[Entries taken from a collection]
▼

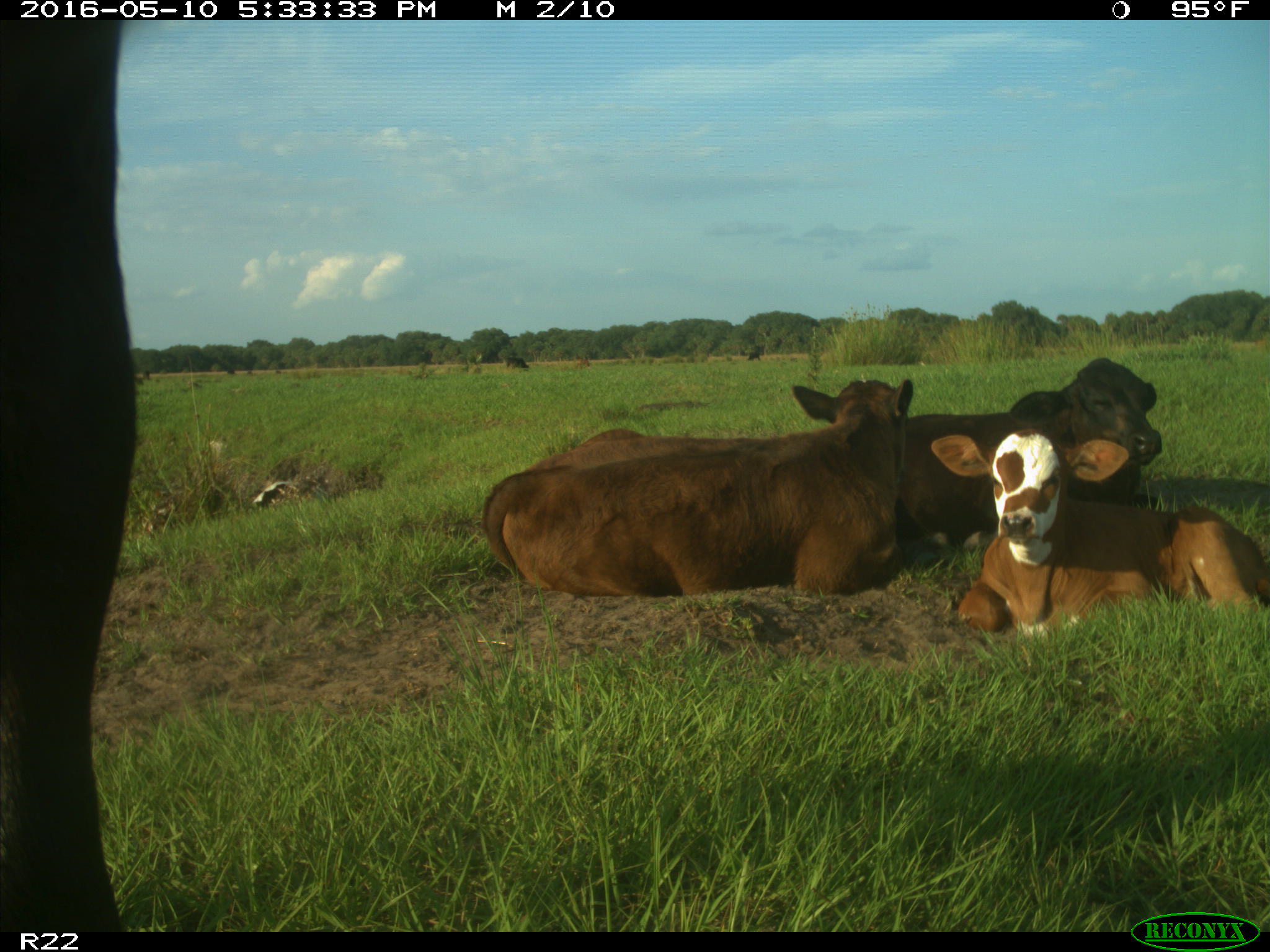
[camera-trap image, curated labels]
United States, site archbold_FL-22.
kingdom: Animalia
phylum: Chordata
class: Mammalia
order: Artiodactyla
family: Bovidae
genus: Bos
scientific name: Bos taurus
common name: domestic cow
Bos taurus (domestic cow).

▲

Work task: Pictures are to be dropped, and every record is to be copied exactly.

Response to this exercise:
[camera-trap image, curated labels]
United States, site archbold_FL-22.
kingdom: Animalia
phylum: Chordata
class: Mammalia
order: Artiodactyla
family: Bovidae
genus: Bos
scientific name: Bos taurus
common name: domestic cow
Bos taurus (domestic cow).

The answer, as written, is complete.